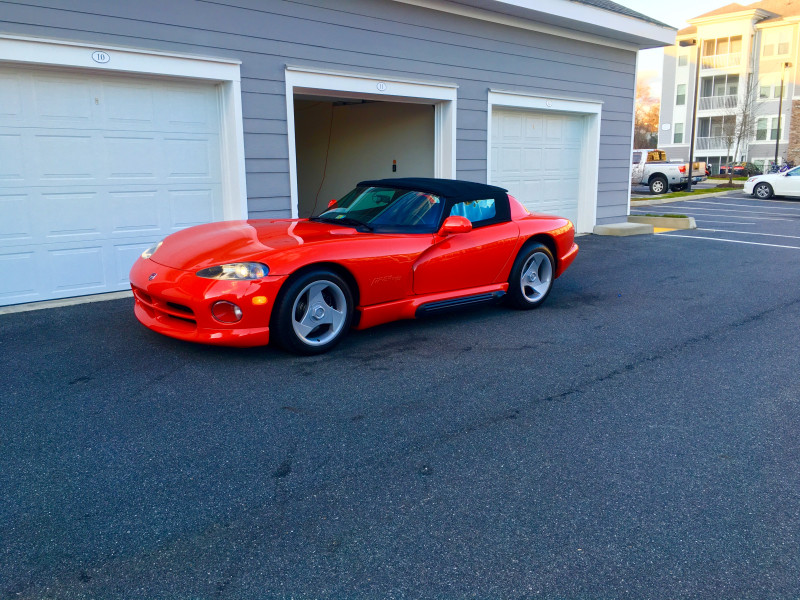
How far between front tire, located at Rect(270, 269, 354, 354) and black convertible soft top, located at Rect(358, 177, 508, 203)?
4.66 ft

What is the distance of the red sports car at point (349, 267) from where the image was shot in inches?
185

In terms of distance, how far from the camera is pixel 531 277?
22.1ft

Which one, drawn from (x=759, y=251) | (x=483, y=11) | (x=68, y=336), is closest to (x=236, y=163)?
(x=68, y=336)

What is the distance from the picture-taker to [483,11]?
10.1 meters

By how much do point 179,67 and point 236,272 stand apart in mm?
3635

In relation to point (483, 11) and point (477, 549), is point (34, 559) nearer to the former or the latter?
point (477, 549)

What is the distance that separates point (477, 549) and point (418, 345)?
288cm

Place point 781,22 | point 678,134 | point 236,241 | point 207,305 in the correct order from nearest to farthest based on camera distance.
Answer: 1. point 207,305
2. point 236,241
3. point 781,22
4. point 678,134

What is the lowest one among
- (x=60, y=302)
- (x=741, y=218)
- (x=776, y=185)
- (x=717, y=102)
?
(x=60, y=302)

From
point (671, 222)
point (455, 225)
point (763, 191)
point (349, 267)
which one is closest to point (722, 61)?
point (763, 191)

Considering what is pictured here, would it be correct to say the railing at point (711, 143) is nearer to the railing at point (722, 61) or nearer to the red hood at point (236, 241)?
the railing at point (722, 61)

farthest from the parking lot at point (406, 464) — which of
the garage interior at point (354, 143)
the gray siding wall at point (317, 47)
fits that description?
the garage interior at point (354, 143)

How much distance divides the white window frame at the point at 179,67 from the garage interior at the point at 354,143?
3.78 meters

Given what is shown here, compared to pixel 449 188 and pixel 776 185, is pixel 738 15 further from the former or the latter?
pixel 449 188
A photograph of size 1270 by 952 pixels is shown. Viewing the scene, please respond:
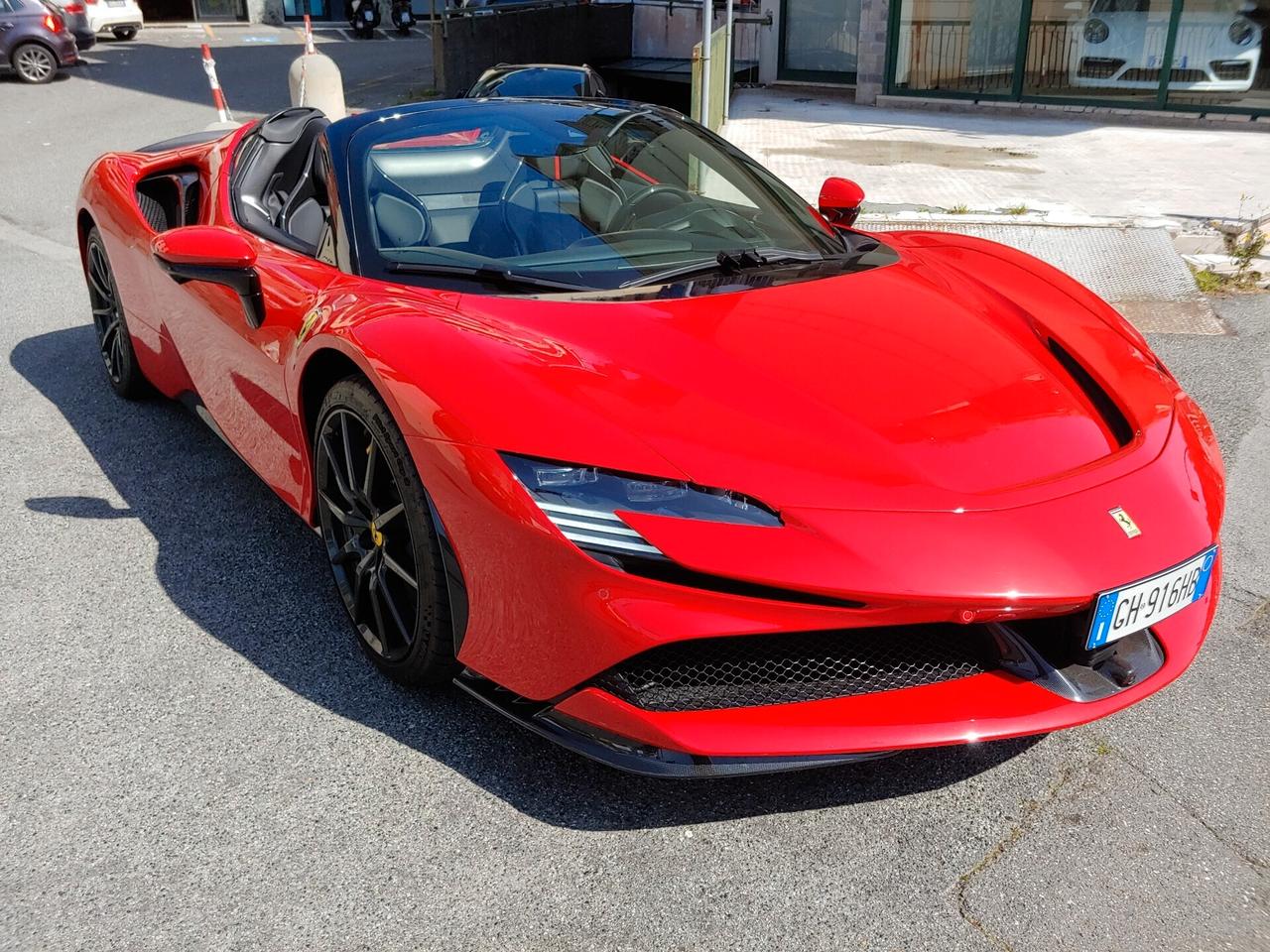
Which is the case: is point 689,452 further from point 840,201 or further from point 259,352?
point 840,201

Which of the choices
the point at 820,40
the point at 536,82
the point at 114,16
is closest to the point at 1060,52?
the point at 820,40

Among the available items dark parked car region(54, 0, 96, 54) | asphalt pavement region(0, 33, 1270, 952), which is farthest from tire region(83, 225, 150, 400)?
dark parked car region(54, 0, 96, 54)

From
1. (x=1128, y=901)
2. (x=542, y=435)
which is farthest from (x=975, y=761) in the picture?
(x=542, y=435)

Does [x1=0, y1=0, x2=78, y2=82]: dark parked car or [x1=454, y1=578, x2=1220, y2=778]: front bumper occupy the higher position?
[x1=0, y1=0, x2=78, y2=82]: dark parked car

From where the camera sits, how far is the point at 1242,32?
462 inches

§ **Problem requirements**
Copy all of the rows above word for word, leaving out the pictures.

§ **Full answer**
How far between front tire, located at Rect(270, 269, 354, 354) and black convertible soft top, located at Rect(358, 177, 508, 203)?
4.66 ft

What is the distance of the red sports car at point (349, 267) from where the image was shot in inches?
185

In terms of distance, how far from the camera is pixel 531 277?
22.1ft

Which one, drawn from (x=759, y=251) | (x=483, y=11) | (x=68, y=336), is closest to (x=236, y=163)?
(x=68, y=336)

What is the distance from the picture-taker to [483,11]?
10.1 meters

By how much do point 179,67 and point 236,272 stand apart in mm?
3635

In relation to point (483, 11) and point (477, 549), is point (34, 559) nearer to the former or the latter?
point (477, 549)

What is the distance that separates point (477, 549) and point (418, 345)?
288cm

Place point 781,22 | point 678,134 | point 236,241 | point 207,305 in the correct order from nearest to farthest based on camera distance.
Answer: 1. point 207,305
2. point 236,241
3. point 781,22
4. point 678,134

What is the lowest one among
- (x=60, y=302)
- (x=741, y=218)
- (x=776, y=185)
- (x=717, y=102)
?
(x=60, y=302)

From
point (671, 222)
point (455, 225)
point (763, 191)
point (349, 267)
which one is closest to point (722, 61)?
point (763, 191)

Considering what is pictured here, would it be correct to say the railing at point (711, 143) is nearer to the railing at point (722, 61) or nearer to the red hood at point (236, 241)?
the railing at point (722, 61)

farthest from the parking lot at point (406, 464) — which of
the garage interior at point (354, 143)
the gray siding wall at point (317, 47)
fits that description?
the garage interior at point (354, 143)

How much distance divides the white window frame at the point at 179,67 from the garage interior at the point at 354,143?
3.78 meters

Given what is shown here, compared to pixel 449 188 and pixel 776 185, is pixel 738 15 further from the former or the latter?
pixel 449 188
A photograph of size 1270 by 952 pixels is shown. Viewing the scene, please respond:
Which is the case: is point 689,452 further from point 840,201 or further from point 259,352?
point 840,201

Which of the choices
the point at 820,40
the point at 536,82
the point at 114,16
is closest to the point at 1060,52?
the point at 820,40

Among the available items dark parked car region(54, 0, 96, 54) | asphalt pavement region(0, 33, 1270, 952), which is farthest from tire region(83, 225, 150, 400)?
dark parked car region(54, 0, 96, 54)

From
1. (x=1128, y=901)
2. (x=542, y=435)
which is farthest from (x=975, y=761) in the picture?
(x=542, y=435)

Does [x1=0, y1=0, x2=78, y2=82]: dark parked car or [x1=454, y1=578, x2=1220, y2=778]: front bumper occupy the higher position?
[x1=0, y1=0, x2=78, y2=82]: dark parked car

From where the camera sits, how far is the point at 1242,32?
462 inches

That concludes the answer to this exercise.